Kummer gegen Tschechische Republik  | 2014

Stärkerer Schutz für Häftlinge nach polizeilicher Misshandlung eines Zahntechnikers

Das Fesseln und Überdehnen müssen dem Beschwerdeführer erhebliche Schmerzen verursacht haben.

Urteil des Europäischen Gerichtshofs für Menschenrechte, 25. Juli 2013 - © Foto Blesk

Hintergrund

Vladimir Kummer war Zahntechniker. Eines Nachts im Mai 2010 ging er von einer Bar nach Hause, als er von der Polizei angehalten wurde, mutmaßlich weil er auf der Straße uriniert hatte. Die Polizeibeamten fragten nach Herrn Kummers Personalausweis, den er ihnen bereit war zu geben, wenn sie ihn zu seiner Wohnung begleiten würden, die keine 50 Meter entfernt lag.

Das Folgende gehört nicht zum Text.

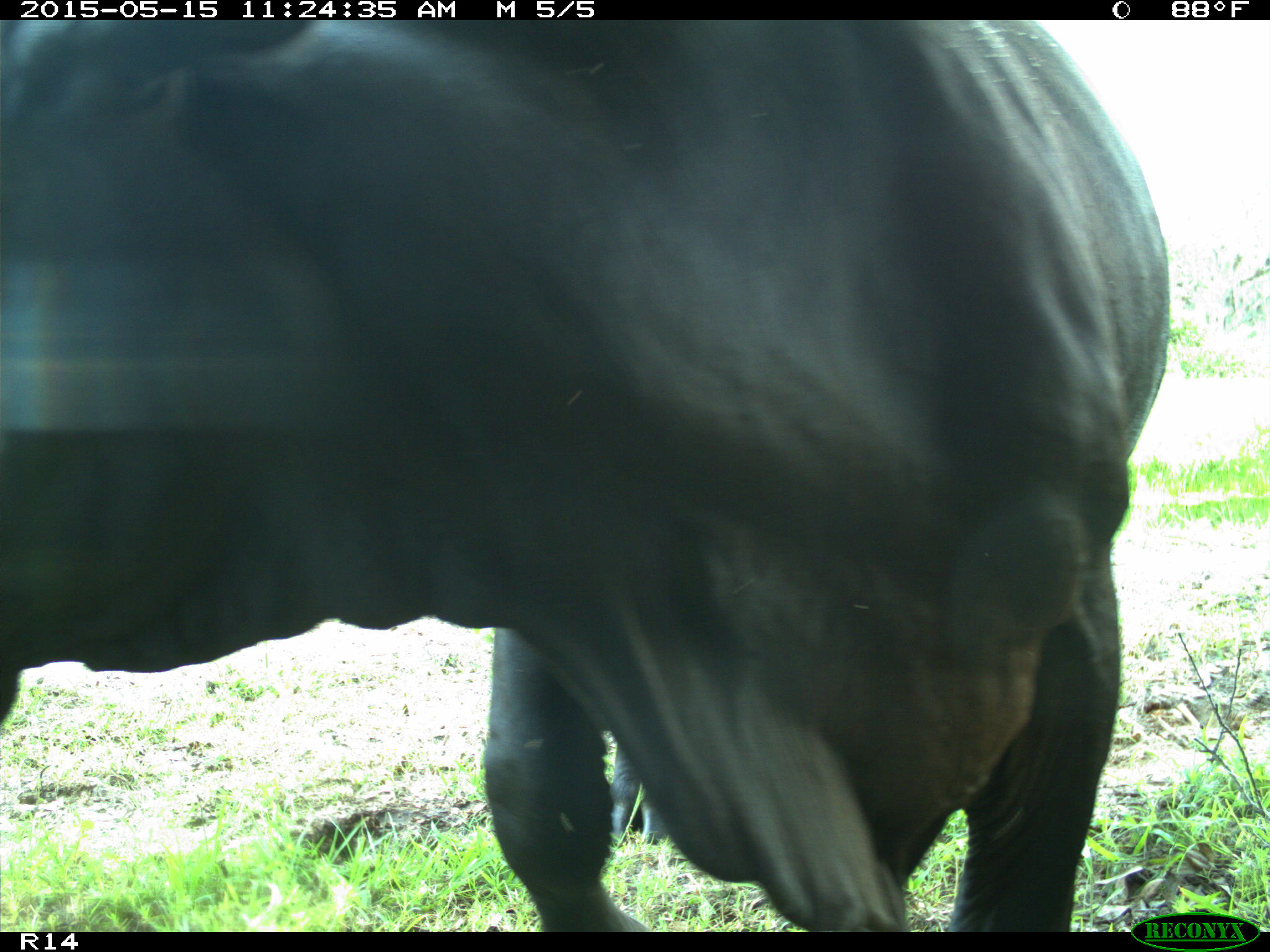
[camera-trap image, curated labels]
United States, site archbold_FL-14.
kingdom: Animalia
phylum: Chordata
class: Mammalia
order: Artiodactyla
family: Bovidae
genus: Bos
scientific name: Bos taurus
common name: domestic cow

Stattdessen wurde Herr Kummer mit zur Polizeiwache genommen. Er behauptete, man habe ihn in eine Zelle gesperrt, gefesselt und in den Rücken und ins Gesicht geschlagen. Er wurde dann mit ausgestreckten Armen, die jeweils an unterschiedlichen Wänden befestigt worden waren, hängen gelassen. Nach 30 Minuten in dieser schmerzhaften Position entließ man ihn. In Folge seiner Verletzungen konnte Herr Kummer 16 Tage lang nicht arbeiten.

Ein Strafverfahren kam zu dem Schluss, dass die involvierten Polizeibeamten nichts falsch gemacht hatten. Ein späterer Bericht der Ombudsperson stellte fest, dass ein Polizeibeamter ein disziplinarisches Vergehen begangen hatte, aber es gab keine Erkenntnisse, dass Herr Kummer physisch misshandelt worden war.

Urteil des EGMR

Anhand der ihm vorgelegten Beweise konnte der Straßburger Gerichtshof nicht feststellen, ob Herr Kummer geschlagen worden war. Der Gerichtshof kam aber aufgrund der nicht erforderlichen Weise, wie er an seinen Armen in der Zelle aufgehängt worden war, zu dem Schluss, er sei einer erniedrigenden Behandlung ausgesetzt worden.

Der Gerichtshof stellte des Weiteren fest, die Ermittlungen in Zusammenhang mit diesem Zwischenfall seien unnötig verzögert worden und nicht ausreichend unabhängig gewesen. Im vorliegenden Fall sei auch das Recht von Herrn Kummer auf wirksame Ermittlungen verletzt worden.

Nachbereitung

In Folge dieses Falles und weiterer Fälle wurde eine Reihe von Reformen durchgeführt, um wirksame Ermittlungen bei mutmaßlichen Fällen von Misshandlungen durch die Polizei sicherzustellen.

2012 wurde die unabhängige Generalinspektion der Sicherheitskräfte (GISF) eingerichtet, um Straftaten zu untersuchen, die mutmaßlich von Polizeibeamten begangen wurden.

2013 änderte das Verfassungsgericht der Tschechischen Republik seine Rechtsprechung. Die Gerichte müssen nun detaillierter klären, ob Anschuldigungen wirksam untersucht wurden.

Das Urteil des Straßburger Gerichtshofs im Fall von Herrn Kummer wurde ins Tschechische übersetzt und an die Leiter der relevanten öffentlichen Institutionen geschickt. Dies und weitere internationale Menschenrechtsstandards im Hinblick auf die Behandlung von Häftlingen wurden in die Ausbildung der Polizeikräfte übernommen. Der Polizeipräsident ordnete eine Inspektion aller Gewahrsamszellen der Polizei in der Tschechischen Republik an, um sicherzustellen, dass es in ihnen keine Eisenringe an den Wänden gibt.

2015 änderte der Polizeipräsident eine verbindliche Anweisung für Polizeikräfte, um vorzugeben, dass das Fixieren einer Person an einen unbeweglichen Gegenstand nur zulässig ist, um ein gefährliches Verhalten zu unterbinden. Der Einsatz dieser Restriktionen in Zellen ist nur in Ausnahmefällen zulässig.